Shortcuts

lightrft.models.monkey_patch.llama

This module implements a modified version of the LLaMA attention mechanism with support for Ulysses sequence parallelism. It adapts the original transformers implementation to work with sequence parallelism for improved performance on distributed systems.

lightrft.models.monkey_patch.llama.llama_attn_forward(self, hidden_states: torch.Tensor, position_embeddings: Tuple[torch.Tensor, torch.Tensor], attention_mask: torch.Tensor | None, past_key_value: transformers.cache_utils.Cache | None = None, cache_position: torch.LongTensor | None = None, **kwargs) Tuple[torch.Tensor, torch.Tensor | None][source]

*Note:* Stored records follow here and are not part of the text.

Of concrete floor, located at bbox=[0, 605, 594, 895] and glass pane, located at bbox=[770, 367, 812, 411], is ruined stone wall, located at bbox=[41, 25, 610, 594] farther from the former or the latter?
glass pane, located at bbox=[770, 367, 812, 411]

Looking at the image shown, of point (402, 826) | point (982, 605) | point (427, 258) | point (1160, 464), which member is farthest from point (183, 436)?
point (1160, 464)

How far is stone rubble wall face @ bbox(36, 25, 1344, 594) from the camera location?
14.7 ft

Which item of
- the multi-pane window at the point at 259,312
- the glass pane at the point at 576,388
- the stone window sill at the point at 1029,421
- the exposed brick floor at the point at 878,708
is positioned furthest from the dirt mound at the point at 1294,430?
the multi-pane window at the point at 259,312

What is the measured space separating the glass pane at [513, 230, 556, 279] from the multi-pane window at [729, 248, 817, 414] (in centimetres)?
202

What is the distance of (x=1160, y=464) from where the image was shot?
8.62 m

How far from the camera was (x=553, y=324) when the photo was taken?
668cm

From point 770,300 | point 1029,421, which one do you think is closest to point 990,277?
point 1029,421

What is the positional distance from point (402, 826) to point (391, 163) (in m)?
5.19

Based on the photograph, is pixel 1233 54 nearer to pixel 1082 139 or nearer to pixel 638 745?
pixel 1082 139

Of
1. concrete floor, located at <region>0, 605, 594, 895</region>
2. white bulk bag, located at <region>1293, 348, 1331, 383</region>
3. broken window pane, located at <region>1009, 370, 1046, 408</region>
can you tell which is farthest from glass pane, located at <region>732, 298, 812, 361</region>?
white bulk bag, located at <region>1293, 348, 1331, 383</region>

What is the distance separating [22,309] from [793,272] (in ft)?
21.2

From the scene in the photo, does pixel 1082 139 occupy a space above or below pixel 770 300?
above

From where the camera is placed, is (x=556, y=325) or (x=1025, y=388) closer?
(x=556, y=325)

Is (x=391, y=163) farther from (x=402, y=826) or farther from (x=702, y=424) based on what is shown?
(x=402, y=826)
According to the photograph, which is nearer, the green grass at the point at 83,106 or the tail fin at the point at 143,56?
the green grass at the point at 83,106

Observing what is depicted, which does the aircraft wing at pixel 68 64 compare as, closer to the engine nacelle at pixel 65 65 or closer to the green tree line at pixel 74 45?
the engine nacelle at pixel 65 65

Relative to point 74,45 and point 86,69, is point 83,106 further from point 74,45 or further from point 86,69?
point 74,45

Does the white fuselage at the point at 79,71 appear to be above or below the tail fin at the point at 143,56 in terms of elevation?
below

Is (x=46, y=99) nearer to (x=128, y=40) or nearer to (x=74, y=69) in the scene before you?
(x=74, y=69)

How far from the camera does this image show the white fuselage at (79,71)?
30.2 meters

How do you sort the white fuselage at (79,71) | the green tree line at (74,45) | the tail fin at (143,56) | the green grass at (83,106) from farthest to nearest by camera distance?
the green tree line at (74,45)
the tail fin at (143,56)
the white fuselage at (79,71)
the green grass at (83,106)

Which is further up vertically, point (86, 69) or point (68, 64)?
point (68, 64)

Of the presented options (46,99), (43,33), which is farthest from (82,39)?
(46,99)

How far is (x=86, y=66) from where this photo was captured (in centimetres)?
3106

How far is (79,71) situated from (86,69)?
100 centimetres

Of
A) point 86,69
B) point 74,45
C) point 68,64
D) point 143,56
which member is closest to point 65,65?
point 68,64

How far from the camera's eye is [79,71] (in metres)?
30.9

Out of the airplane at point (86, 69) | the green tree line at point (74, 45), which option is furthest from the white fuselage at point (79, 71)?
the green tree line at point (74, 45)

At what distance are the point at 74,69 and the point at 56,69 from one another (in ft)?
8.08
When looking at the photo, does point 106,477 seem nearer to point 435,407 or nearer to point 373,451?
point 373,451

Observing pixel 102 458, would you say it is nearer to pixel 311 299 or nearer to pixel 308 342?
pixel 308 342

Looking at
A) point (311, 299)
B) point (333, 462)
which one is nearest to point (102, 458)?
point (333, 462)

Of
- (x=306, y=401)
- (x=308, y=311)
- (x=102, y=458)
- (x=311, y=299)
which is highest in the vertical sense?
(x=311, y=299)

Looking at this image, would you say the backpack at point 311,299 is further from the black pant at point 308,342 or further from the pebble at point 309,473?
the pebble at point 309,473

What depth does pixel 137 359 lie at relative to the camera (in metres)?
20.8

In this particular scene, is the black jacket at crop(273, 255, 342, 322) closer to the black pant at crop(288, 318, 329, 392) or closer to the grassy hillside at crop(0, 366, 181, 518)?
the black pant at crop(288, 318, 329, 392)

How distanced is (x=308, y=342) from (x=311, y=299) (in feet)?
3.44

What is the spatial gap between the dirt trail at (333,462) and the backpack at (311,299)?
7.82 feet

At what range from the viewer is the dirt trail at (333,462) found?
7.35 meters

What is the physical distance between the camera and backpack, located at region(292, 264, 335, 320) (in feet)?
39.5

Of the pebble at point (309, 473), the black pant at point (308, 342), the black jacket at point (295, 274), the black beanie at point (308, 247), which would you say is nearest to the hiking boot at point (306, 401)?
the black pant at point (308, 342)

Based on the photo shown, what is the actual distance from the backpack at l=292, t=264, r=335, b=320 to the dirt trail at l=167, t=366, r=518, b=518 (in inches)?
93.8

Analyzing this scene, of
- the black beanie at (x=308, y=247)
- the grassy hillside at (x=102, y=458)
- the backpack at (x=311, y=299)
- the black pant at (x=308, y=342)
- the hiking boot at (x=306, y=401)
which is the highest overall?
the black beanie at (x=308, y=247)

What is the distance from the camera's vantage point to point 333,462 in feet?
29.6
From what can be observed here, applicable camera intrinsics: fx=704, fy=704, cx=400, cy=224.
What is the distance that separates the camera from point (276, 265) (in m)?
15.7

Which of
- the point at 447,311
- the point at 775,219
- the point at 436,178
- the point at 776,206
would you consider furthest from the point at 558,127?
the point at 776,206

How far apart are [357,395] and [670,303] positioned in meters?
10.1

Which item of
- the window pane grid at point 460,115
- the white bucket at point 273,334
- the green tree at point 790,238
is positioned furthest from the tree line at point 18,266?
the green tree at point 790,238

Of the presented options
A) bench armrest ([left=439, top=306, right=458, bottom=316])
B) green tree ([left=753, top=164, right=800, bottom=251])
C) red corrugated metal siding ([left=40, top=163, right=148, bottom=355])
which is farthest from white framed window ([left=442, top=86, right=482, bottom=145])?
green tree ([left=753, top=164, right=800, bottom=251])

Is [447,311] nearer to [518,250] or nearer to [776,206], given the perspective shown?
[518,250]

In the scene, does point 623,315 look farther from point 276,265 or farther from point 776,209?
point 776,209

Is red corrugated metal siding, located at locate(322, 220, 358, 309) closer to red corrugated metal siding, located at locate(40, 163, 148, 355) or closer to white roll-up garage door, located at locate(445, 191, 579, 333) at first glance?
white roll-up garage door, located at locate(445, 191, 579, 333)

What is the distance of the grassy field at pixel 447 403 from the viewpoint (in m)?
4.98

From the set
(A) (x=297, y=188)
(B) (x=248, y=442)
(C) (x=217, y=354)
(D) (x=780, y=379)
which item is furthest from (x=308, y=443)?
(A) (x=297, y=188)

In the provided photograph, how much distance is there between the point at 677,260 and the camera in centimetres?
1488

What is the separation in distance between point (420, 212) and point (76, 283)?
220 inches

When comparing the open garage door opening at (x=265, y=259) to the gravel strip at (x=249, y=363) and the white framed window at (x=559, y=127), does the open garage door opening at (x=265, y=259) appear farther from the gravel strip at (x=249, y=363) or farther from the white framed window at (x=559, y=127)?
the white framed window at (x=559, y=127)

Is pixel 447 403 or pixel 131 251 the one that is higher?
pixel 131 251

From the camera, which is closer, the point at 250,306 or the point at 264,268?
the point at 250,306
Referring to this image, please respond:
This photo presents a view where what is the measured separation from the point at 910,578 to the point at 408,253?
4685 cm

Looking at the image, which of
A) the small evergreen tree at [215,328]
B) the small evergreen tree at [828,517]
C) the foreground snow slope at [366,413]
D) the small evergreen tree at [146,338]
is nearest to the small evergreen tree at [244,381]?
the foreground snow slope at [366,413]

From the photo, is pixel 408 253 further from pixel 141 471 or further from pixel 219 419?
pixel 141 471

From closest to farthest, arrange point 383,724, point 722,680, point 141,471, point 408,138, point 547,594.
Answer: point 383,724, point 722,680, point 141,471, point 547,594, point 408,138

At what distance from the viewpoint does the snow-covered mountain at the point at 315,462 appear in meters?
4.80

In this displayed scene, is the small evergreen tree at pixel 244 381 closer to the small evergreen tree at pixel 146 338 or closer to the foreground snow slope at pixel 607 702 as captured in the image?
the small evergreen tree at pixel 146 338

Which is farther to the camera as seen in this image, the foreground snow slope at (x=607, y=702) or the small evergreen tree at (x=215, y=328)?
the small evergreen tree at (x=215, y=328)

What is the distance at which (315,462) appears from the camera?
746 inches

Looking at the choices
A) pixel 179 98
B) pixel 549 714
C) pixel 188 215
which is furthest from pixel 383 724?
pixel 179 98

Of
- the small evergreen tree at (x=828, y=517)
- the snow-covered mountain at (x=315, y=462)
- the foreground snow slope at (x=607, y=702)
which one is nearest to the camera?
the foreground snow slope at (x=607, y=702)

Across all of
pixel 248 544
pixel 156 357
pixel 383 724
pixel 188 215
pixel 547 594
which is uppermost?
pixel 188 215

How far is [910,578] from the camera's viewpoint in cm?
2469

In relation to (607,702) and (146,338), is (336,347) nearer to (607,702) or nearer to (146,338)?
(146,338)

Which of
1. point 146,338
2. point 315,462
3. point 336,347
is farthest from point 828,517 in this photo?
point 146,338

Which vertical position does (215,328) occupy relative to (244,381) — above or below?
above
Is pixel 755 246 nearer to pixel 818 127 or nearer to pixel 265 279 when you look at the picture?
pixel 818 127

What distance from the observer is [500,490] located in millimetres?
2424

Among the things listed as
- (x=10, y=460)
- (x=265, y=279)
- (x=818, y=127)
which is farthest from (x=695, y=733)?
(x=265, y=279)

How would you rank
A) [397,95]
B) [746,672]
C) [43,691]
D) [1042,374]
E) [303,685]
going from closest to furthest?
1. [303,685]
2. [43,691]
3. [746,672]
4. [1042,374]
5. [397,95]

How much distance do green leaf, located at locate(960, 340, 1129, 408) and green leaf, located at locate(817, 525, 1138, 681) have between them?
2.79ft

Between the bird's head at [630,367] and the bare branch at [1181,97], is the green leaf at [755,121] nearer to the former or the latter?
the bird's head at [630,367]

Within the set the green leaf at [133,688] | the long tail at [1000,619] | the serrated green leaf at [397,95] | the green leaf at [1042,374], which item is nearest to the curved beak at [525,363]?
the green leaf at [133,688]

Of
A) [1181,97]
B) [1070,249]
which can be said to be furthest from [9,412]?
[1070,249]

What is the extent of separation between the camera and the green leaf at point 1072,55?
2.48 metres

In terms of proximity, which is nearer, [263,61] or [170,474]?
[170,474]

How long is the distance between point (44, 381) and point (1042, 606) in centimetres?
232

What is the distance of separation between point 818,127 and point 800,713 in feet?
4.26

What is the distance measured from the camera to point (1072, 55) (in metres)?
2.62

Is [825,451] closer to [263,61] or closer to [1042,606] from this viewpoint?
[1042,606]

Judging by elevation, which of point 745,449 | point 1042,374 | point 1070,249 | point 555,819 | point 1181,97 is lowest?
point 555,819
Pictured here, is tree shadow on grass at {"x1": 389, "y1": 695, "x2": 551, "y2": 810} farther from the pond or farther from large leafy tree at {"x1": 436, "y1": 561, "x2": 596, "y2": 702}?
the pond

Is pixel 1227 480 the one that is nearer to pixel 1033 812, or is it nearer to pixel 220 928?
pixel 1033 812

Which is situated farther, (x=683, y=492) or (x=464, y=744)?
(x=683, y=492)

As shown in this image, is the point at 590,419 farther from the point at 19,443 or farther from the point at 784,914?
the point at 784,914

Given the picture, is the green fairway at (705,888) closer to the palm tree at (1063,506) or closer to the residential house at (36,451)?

Modified LLaMA attention forward pass with Ulysses sequence parallelism support.

This function implements the attention mechanism for LLaMA models with added support for sequence parallelism. It handles the projection of input states to query/key/value, applies rotary position embeddings, and performs the attention computation.

Parameters:
  • self (LlamaAttention) – The attention module instance

  • hidden_states (torch.Tensor) – Input tensor to compute attention on

  • position_embeddings (Tuple[torch.Tensor, torch.Tensor]) – Tuple of (cos, sin) tensors for rotary position embeddings

  • attention_mask (Optional[torch.Tensor]) – Optional mask to prevent attention to certain positions

  • past_key_value (Optional[Cache]) – Optional cached key and value tensors for incremental decoding

  • cache_position (Optional[torch.LongTensor]) – Optional tensor indicating positions in the cache

  • kwargs (dict) – Additional keyword arguments passed to the attention implementation

Returns:

Tuple containing: - attention output tensor - attention weights (optional)

Return type:

Tuple[torch.Tensor, Optional[torch.Tensor]]

Raises:

Warning – When using SDPA with output_attentions=True

Note

Adapted from transformers 4.49.0 to support Ulysses sequence parallelism for transformers >= 4.48.0.

This function has been tested only on transformers versions between 4.48.0 and 4.49.0.